Das Verfahren vor dem Bundesverfassungsgericht in Karlsruhe steht noch so gut wie am Anfang. Das hängt damit zusammen, dass der ursprünglich damit befasste Vorsitzende des Zweiten Senats, Richter Herbert Landau, inzwischen altersbedingt ausgeschieden ist. Zuständige Berichterstatterin ist nun die Juristin Sibylle Kessal-Wulf. Noch zu Landaus Amtszeit lehnte das Bundesverfassungsgericht Anfang Januar dieses Jahres einen Eilantrag gegen das Gesetz ab. Gestellt hatten ihn vier unheilbar schwerkranke Patienten, bei denen bereits erteilte Zusagen zum Suizidbeistand aufgrund der Kriminalisierung von ihren Helfern wieder zurückgezogen worden waren. Die Verfassungsrichter nahmen damals eine Folgenabwägung vor: Was wiegt schwerer? Dass freiwillensfähigen Todkranken die von ihnen erbetene, vor dem Gesetz doch bis dato erlaubte ärztliche Sterbehilfe nicht versagt werden darf oder dass möglicherweise eine entsprechende "Dienstleistung" andere zur Selbsttötung nötigen könnte, die das eigentlich gar nicht wollen? Letzteres hatte die Richter damals für eher ausschlaggebend erachtet und zumindest den Eilantrag abgewiesen, ihn aber als zu prüfende Beschwerde zugelassen. 
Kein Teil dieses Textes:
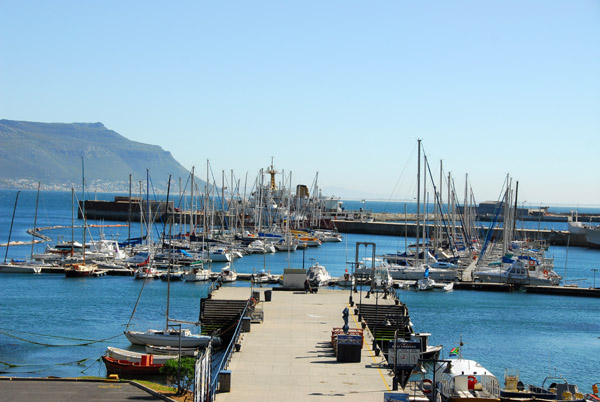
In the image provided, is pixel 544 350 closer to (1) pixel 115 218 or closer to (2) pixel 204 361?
(2) pixel 204 361

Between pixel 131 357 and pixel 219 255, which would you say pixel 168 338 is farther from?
pixel 219 255

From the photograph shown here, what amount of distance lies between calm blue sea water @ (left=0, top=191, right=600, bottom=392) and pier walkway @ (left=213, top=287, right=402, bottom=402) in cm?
786

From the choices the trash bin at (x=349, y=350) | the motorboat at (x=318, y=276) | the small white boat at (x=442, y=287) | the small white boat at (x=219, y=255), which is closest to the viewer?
the trash bin at (x=349, y=350)

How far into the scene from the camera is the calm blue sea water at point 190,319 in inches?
1503

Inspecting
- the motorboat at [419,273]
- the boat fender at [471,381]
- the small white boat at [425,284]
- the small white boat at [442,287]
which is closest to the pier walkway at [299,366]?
the boat fender at [471,381]

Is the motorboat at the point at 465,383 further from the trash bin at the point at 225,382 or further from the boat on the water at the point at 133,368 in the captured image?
the boat on the water at the point at 133,368

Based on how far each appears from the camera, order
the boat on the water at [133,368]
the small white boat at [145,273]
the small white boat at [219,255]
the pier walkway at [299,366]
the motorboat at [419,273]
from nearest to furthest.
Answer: the pier walkway at [299,366] < the boat on the water at [133,368] < the small white boat at [145,273] < the motorboat at [419,273] < the small white boat at [219,255]

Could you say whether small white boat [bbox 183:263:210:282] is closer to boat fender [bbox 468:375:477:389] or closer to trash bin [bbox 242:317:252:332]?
trash bin [bbox 242:317:252:332]

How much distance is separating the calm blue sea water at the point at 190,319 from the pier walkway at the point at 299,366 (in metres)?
7.86

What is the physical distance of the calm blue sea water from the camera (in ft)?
125

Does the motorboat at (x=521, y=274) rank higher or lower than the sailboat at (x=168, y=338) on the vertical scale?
higher

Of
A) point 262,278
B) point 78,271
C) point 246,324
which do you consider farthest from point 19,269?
point 246,324

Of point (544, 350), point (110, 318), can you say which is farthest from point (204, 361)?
point (110, 318)

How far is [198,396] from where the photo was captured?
20250mm
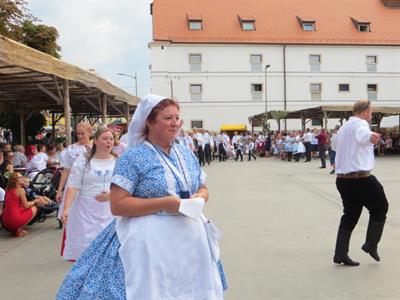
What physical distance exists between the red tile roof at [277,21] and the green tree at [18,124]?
2425cm

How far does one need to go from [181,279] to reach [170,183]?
492 millimetres

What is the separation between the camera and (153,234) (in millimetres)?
2490

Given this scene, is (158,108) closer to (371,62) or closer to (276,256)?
(276,256)

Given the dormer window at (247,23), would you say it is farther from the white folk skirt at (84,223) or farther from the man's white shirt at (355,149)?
the white folk skirt at (84,223)

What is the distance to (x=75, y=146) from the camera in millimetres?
6109

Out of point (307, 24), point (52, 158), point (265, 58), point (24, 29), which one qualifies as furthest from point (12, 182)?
point (307, 24)

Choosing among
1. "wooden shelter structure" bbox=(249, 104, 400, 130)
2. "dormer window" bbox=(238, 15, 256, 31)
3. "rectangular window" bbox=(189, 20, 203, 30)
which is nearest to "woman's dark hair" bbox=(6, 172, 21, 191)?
"wooden shelter structure" bbox=(249, 104, 400, 130)

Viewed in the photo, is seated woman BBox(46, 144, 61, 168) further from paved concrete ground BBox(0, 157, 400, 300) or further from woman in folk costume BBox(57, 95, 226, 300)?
woman in folk costume BBox(57, 95, 226, 300)

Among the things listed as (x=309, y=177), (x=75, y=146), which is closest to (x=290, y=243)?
(x=75, y=146)

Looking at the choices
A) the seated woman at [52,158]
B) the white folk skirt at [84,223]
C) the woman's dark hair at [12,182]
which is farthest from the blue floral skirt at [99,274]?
the seated woman at [52,158]

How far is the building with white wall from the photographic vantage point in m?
47.4

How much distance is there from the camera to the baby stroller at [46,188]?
8148mm

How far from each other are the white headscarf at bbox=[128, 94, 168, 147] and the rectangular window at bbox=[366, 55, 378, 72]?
51100 millimetres

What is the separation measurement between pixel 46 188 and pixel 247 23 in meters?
44.1
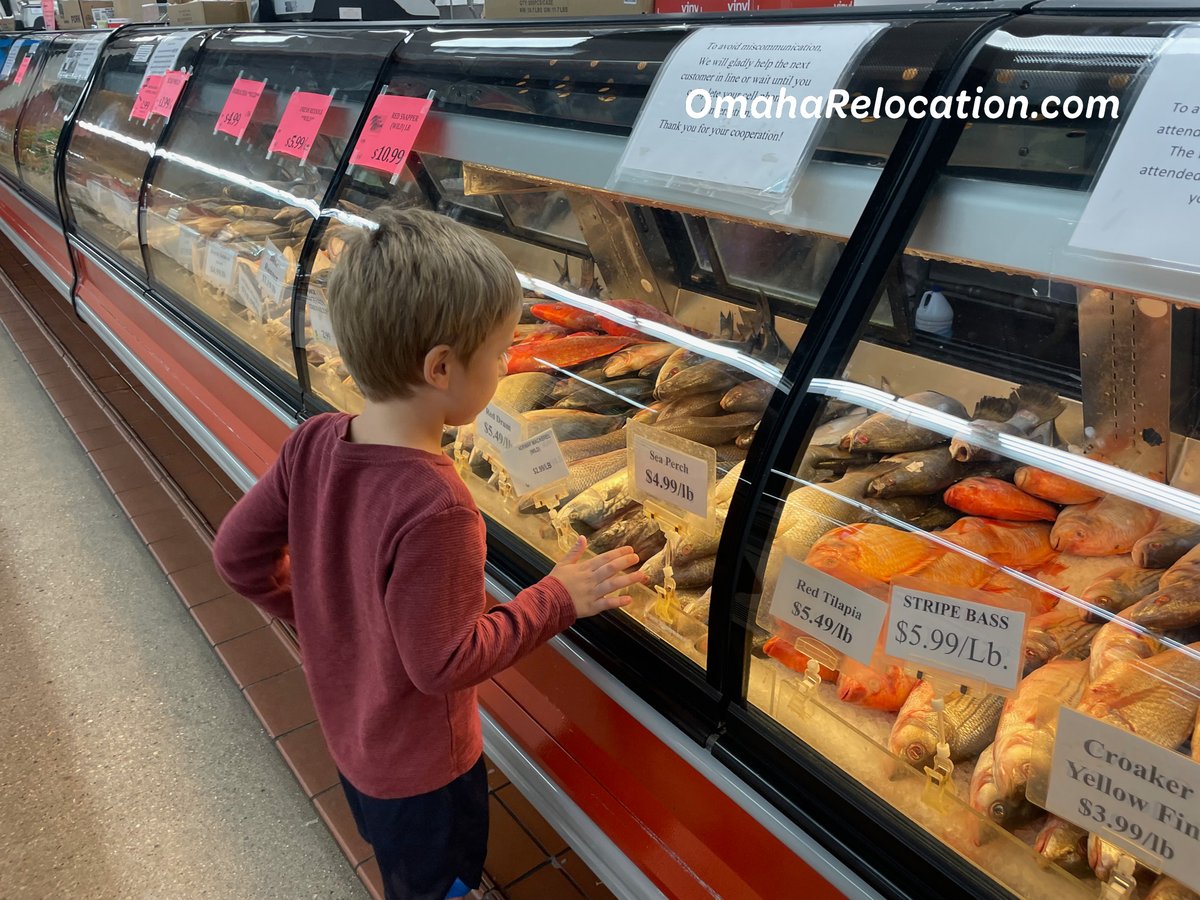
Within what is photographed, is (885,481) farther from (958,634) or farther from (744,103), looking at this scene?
(744,103)

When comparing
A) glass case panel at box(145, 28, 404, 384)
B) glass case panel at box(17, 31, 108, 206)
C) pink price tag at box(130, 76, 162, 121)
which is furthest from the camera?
glass case panel at box(17, 31, 108, 206)

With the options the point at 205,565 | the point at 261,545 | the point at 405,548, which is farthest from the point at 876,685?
the point at 205,565

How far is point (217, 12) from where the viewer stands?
11.9ft

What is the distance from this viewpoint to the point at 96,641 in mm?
2746

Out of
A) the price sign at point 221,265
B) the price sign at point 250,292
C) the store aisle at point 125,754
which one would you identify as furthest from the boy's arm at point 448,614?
the price sign at point 221,265

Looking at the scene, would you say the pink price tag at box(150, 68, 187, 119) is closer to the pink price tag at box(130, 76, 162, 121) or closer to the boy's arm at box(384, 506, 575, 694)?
the pink price tag at box(130, 76, 162, 121)

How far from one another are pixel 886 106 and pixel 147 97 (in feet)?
10.9

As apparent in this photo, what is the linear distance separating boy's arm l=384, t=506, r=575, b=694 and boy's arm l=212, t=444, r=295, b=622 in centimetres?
34

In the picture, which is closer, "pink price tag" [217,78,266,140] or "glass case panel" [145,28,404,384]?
"glass case panel" [145,28,404,384]

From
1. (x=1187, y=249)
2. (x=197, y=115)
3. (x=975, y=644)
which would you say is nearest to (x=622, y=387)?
(x=975, y=644)

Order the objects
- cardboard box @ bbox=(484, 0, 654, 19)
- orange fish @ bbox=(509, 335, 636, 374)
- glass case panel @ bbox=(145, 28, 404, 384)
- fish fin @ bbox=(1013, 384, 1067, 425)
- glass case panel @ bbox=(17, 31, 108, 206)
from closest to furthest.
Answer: fish fin @ bbox=(1013, 384, 1067, 425) → cardboard box @ bbox=(484, 0, 654, 19) → orange fish @ bbox=(509, 335, 636, 374) → glass case panel @ bbox=(145, 28, 404, 384) → glass case panel @ bbox=(17, 31, 108, 206)

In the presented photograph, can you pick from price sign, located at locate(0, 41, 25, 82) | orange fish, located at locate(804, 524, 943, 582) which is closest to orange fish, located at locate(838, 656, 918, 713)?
orange fish, located at locate(804, 524, 943, 582)

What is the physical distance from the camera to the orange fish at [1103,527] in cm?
112

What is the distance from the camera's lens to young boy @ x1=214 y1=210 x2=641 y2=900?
1123mm
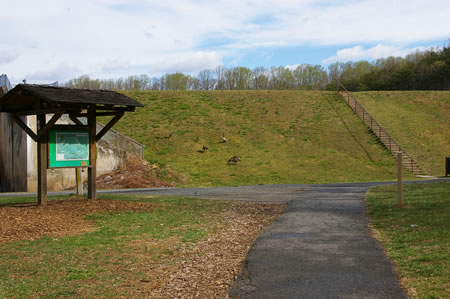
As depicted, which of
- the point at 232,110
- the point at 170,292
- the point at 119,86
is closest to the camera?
the point at 170,292

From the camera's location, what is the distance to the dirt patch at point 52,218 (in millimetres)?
9578

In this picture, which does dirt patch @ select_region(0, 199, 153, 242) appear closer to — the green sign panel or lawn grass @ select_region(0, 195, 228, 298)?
lawn grass @ select_region(0, 195, 228, 298)

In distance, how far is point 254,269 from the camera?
21.7ft

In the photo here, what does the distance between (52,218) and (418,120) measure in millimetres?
42379

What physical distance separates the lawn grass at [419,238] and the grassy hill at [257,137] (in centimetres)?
1699

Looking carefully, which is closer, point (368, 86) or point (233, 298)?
point (233, 298)

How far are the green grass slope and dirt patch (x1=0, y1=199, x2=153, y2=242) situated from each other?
27.5 metres

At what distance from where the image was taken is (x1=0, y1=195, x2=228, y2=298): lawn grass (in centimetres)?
585

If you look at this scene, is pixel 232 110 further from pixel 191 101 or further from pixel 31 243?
pixel 31 243

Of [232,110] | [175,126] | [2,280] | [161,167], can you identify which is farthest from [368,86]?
[2,280]

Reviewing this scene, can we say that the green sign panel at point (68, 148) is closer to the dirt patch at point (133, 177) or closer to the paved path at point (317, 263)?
the paved path at point (317, 263)

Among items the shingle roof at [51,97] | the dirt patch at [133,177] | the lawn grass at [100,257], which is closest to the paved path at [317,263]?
the lawn grass at [100,257]

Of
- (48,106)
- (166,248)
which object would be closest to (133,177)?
(48,106)

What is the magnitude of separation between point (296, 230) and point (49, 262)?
16.6ft
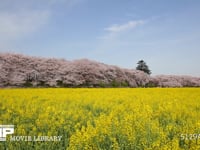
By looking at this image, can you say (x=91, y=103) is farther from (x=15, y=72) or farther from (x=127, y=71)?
(x=127, y=71)

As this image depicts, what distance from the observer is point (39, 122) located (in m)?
5.04

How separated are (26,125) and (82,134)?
1372 millimetres

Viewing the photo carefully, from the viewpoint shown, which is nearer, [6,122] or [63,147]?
[63,147]

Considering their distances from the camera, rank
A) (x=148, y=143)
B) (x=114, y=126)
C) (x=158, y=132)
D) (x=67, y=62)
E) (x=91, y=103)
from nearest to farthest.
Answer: (x=148, y=143) < (x=158, y=132) < (x=114, y=126) < (x=91, y=103) < (x=67, y=62)

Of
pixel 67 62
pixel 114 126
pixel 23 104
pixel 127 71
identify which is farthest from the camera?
pixel 127 71

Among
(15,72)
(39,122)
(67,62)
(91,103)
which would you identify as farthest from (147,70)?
(39,122)

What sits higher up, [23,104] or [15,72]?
[15,72]

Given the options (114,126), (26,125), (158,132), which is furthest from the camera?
(26,125)

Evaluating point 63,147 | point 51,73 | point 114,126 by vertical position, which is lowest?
point 63,147

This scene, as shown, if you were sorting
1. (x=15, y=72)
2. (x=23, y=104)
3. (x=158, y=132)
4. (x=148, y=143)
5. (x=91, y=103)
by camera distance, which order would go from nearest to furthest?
(x=148, y=143)
(x=158, y=132)
(x=23, y=104)
(x=91, y=103)
(x=15, y=72)

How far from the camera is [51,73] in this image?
20641 millimetres

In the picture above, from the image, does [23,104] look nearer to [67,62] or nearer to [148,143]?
[148,143]

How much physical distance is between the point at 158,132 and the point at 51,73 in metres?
17.1

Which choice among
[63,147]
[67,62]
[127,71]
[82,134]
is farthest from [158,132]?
[127,71]
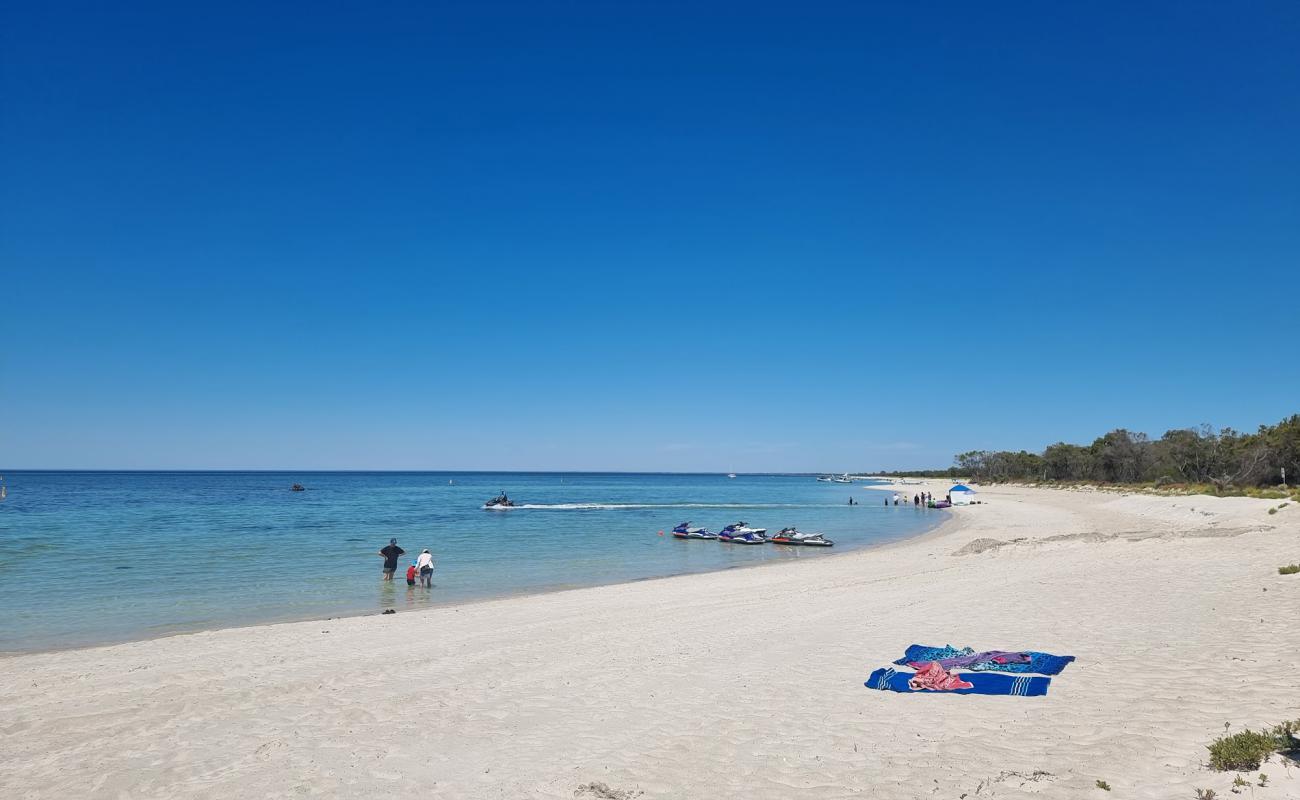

Sicher werden es sich die Richter mit der Entscheidung – anders als etliche unbedarfte Bundestagsabgeordnete – angesichts der Verschiedenartigkeit und Vielzahl der Beschwerden nicht einfach machen. Selbst eine mündliche Verhandlung, bei Verfassungsbeschwerden eigentlich sehr außergewöhnlich, ist nicht auszuschließen. Um auch weltanschaulich verschiedene Positionen einzubeziehen, bat der Senat gesellschaftlich relevante Interessenvertreter um ihre Einschätzungen, darunter die beiden großen Kirchen aus christlicher und den Humanistischen Verband Deutschlands (HVD) aus konfessionsfreier Sicht. Es ist davon auszugehen, dass dabei Katholiken und Protestanten die Suizidbeihilfe als völlig unangemessen und unethisch im Umgang mit Todkranken darstellen, während der HVD im Sinne des Selbstbestimmungsrechtes der Betroffenen die Gegenposition vertritt. Wie verlautet, spielen in der humanistisch orientierten Stellungnahme des HVD die oben genannten Kollateralschäden und die strafrechtliche Ermittlungsproblematik (s.o.) eine große Rolle.

Der 30. September als ursprünglicher Abgabetermin für die erbetenen Stellungnahmen wurde auf den 15. November verschoben. Sicher scheint, dass diese Entscheidung mit Grundsatzcharakter des Bundesverfassungsgerichtes nicht so schnell, aber wohl vor der nächsten Bundestagswahl zu erwarten sein wird.